== EXERCISE DIRECTIONS ==
After finding the line with "王者nba微信版 v5.1.0 安卓官方版 0" in the data below, set down exactly each line through the one with "2023年第二学期四年级班主任工作计划(通用16篇)_第1页", inclusive, and stop there.

== EXTRACTED DATA ==
+--
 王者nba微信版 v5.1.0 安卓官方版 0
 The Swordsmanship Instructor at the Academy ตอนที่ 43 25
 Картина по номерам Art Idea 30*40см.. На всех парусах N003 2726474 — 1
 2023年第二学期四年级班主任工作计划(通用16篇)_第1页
+--
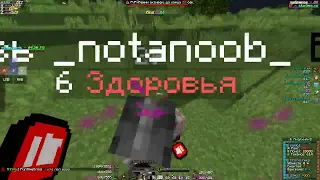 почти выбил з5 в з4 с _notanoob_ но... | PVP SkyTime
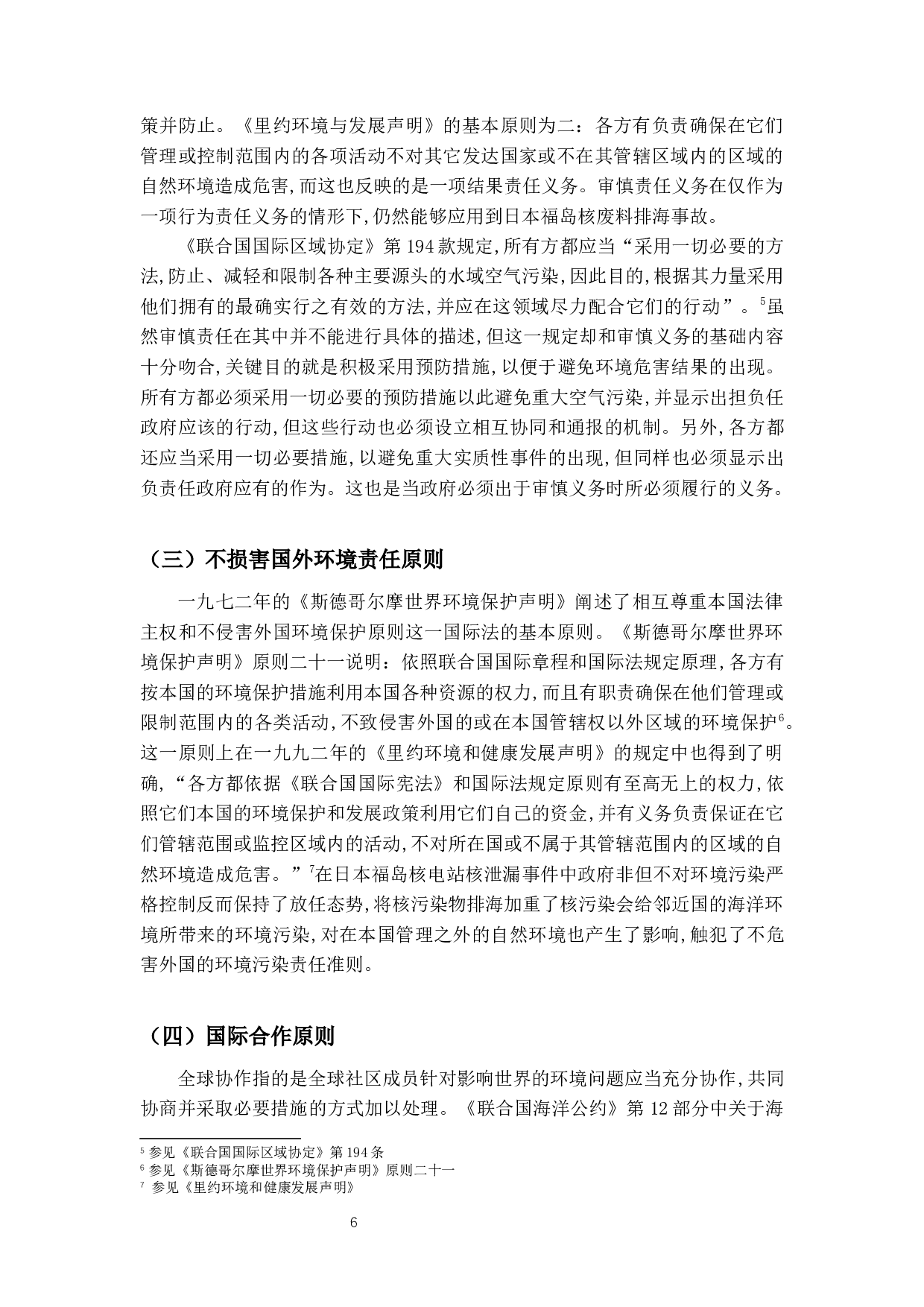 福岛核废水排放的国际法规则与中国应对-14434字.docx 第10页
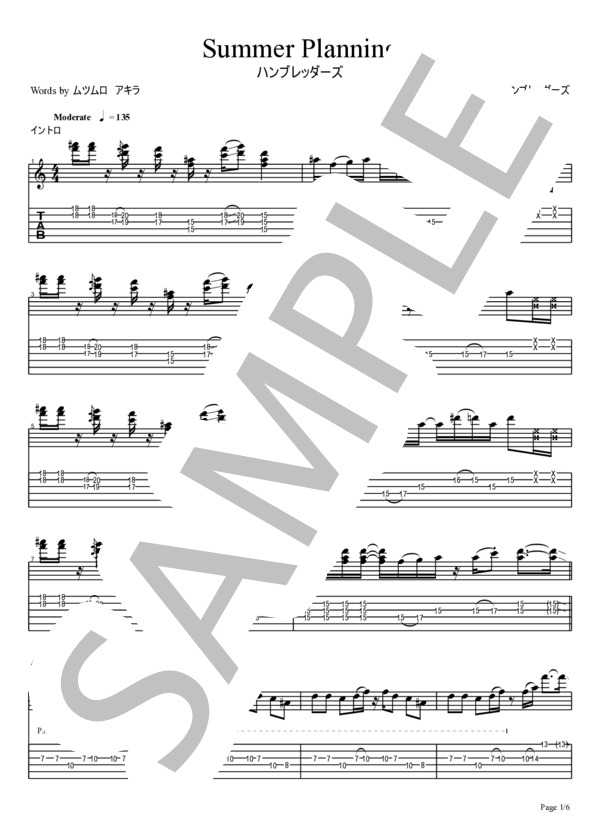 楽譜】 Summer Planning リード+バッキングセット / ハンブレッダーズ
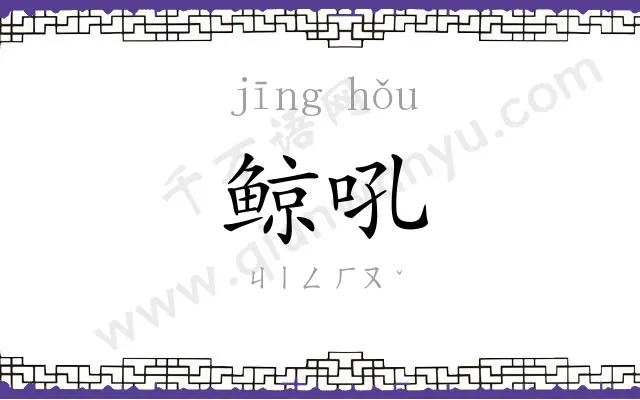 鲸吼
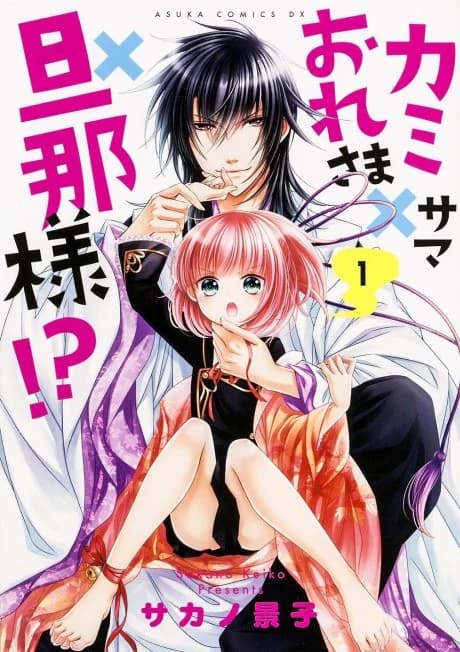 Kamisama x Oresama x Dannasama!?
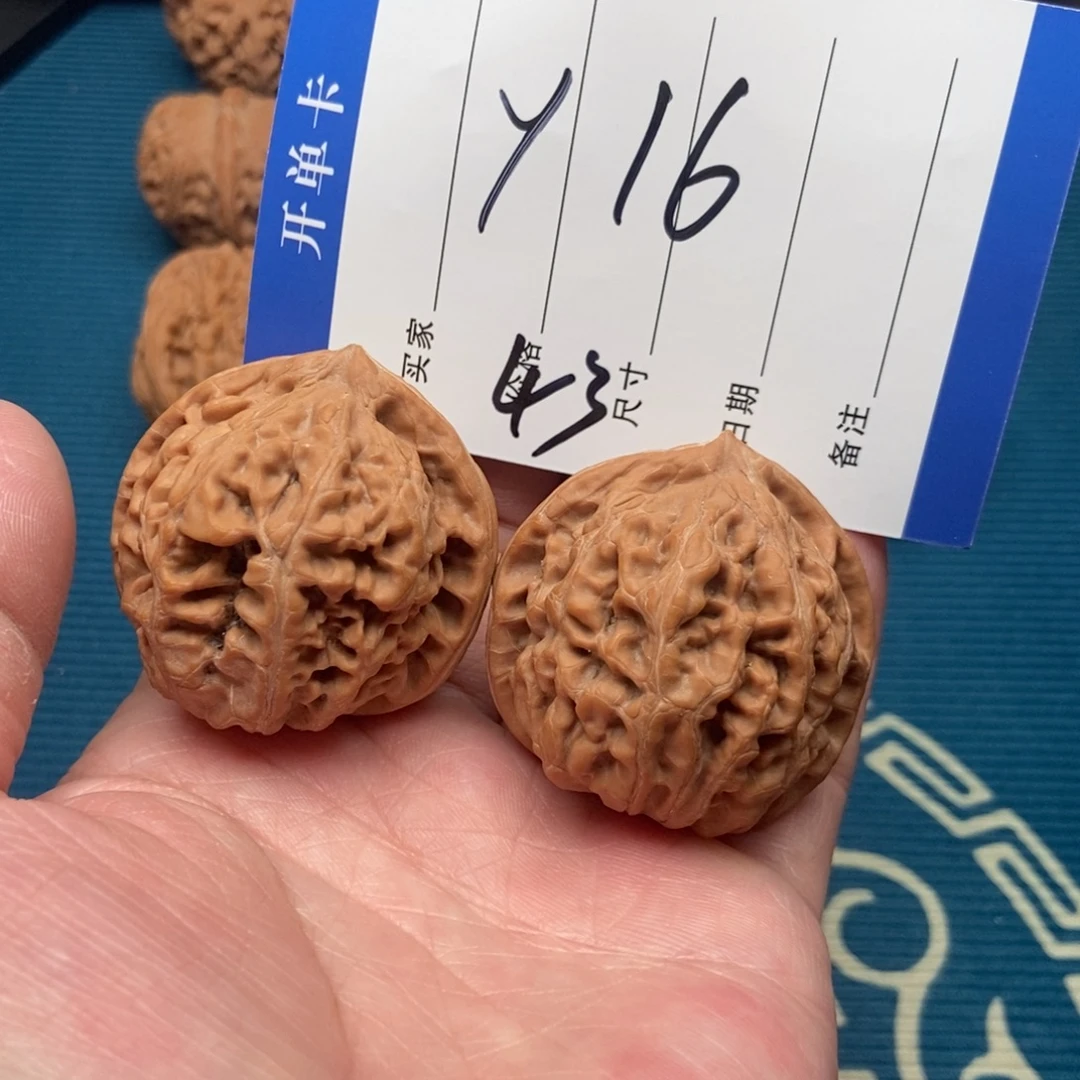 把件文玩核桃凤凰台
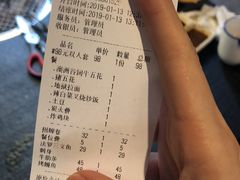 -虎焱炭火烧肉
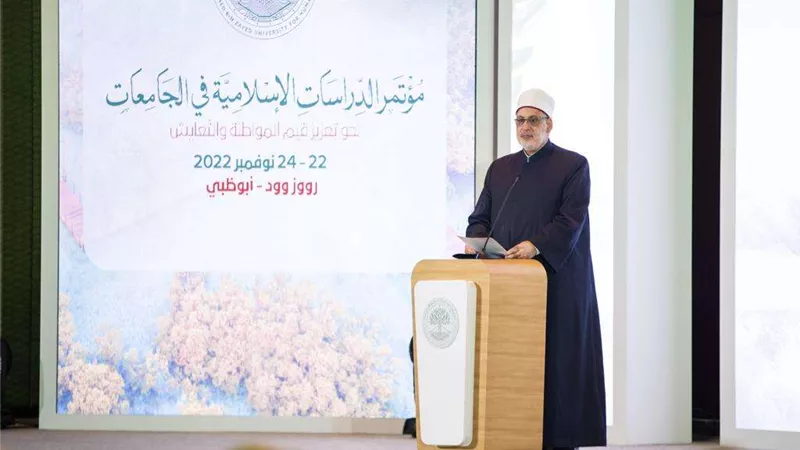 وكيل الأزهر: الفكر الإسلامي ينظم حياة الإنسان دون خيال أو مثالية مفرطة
+--
== RESULT ==
 王者nba微信版 v5.1.0 安卓官方版 0
 The Swordsmanship Instructor at the Academy ตอนที่ 43 25
 Картина по номерам Art Idea 30*40см.. На всех парусах N003 2726474 — 1
 2023年第二学期四年级班主任工作计划(通用16篇)_第1页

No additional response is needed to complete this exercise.